This study suggests a promising new technology for evaluating eosinophilic esophagitis, with high patient tolerability and a good preliminary safety profile. Given the high cost of endoscopy, and the frequent endoscopies necessary to diagnose and monitor eosinophilic esophagitis by current guidelines, an inexpensive, less onerous method for monitoring the condition of the esophagus is highly desirable. The eosinophil cell count cutoff for the diagnosis of eosinophilic esophagitis will have to be standardized for Cytosponge sampling, as will the cutoff for successful treatment, but this technique may have a future role in the economical and accurate monitoring of the esophagus for response to treatment of eosinophilic esophagitis.

Barrett’s esophagus

Tissue sampling

Standard biopsy protocols in Barrett’s esophagus consist of four-quadrant biopsies at 1–2-cm intervals throughout the length of the Barrett’s segment [5]. However, this technique leaves most esophageal tissue unsampled, raising the possibility that dysplastic or cancerous tissue may be missed due to sampling error.

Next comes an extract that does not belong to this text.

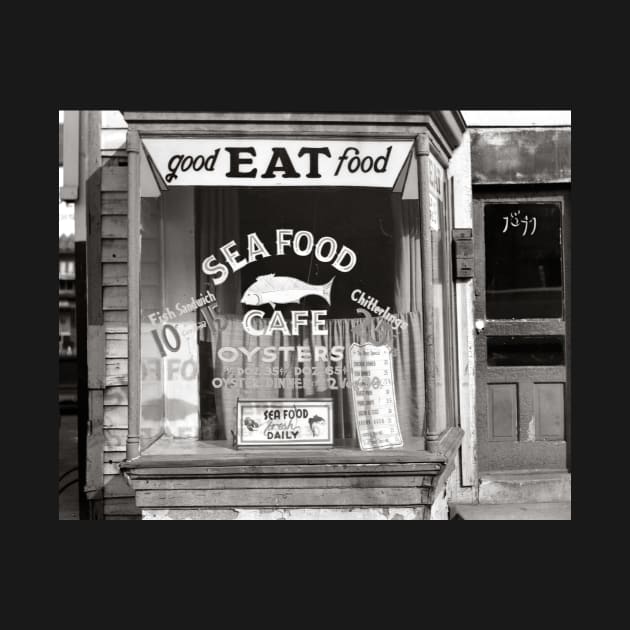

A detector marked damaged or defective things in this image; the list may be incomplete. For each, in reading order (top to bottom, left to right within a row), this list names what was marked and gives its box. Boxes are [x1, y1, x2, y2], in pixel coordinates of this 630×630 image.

peeling paint wall [142, 508, 430, 524]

The abstract presented by Gross et al. at the Presidential Plenary Session demonstrated the use of wide-area tissue sampling (WATS), a technique that combines brush biopsy with computer-assisted tissue analysis, to evaluate patients with gastroesophageal reflux disease (GERD) and Barrett’s esophagus who were receiving care from community gastroenterologists [6].

A total of 2559 patients underwent WATS followed by traditional forceps biopsy. WATS samples were analyzed using a neural network, which sorted over 100 000 cells from each WATS sample, identifying the 200 most abnormal cells for pathologist review (Fig. 2). Forceps biopsy samples were analyzed using standard histologic techniques. The cohort was predominantly female (60%), with an average age of 55 years and an average Barrett’s segment length of <3 cm.

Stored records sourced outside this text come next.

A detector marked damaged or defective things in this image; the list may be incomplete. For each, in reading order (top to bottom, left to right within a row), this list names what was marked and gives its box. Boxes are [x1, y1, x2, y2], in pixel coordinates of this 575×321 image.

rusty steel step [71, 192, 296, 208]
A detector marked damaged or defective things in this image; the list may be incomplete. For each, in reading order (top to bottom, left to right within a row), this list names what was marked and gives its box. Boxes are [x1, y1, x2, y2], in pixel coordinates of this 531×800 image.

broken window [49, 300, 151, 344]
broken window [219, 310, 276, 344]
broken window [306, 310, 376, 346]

Fig. 2 — Sample obtained by wide-area tissue sampling demonstrating high grade dysplasia with nuclear hyperchromasia, irregular thick nuclear membranes, increased nuclear to cytoplasmic ratio, overlapping nuclei, and loss of nuclear polarity. Courtesy of Seth Gross.

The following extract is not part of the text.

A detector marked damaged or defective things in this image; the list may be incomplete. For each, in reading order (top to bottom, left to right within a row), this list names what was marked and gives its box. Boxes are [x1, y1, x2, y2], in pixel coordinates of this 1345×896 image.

Traditional biopsy identified Barrett’s esophagus in 377 patients (15%) and dysplasia in 17 (5% of Barrett’s patients). Adjunctive use of WATS sampling identified an additional 258 Barrett’s patients, increasing the diagnostic yield to 25%, and found 10 additional cases of dysplasia and 1 cancer. This represents a 68% increase in Barrett’s esophagus diagnostic yield and a 65% yield in detection of dysplasia or neoplasia. Whether the sensitivity of forceps biopsy was changed by prior brush biopsy was not evaluated, and it is unclear what gold standard should be used to evaluate sensitivity and specificity of WATS. Notably, these findings are bolstered by the results of a systematic review and meta-analysis that was also presented at this year’s DDW, and which found that the number needed to treat with WATS to identify one extra case of Barrett’s esophagus ranged from 4 to 11, and that the increased diagnostic yield for dysplasia was 30% (95% confidence interval 16%–55%) [7].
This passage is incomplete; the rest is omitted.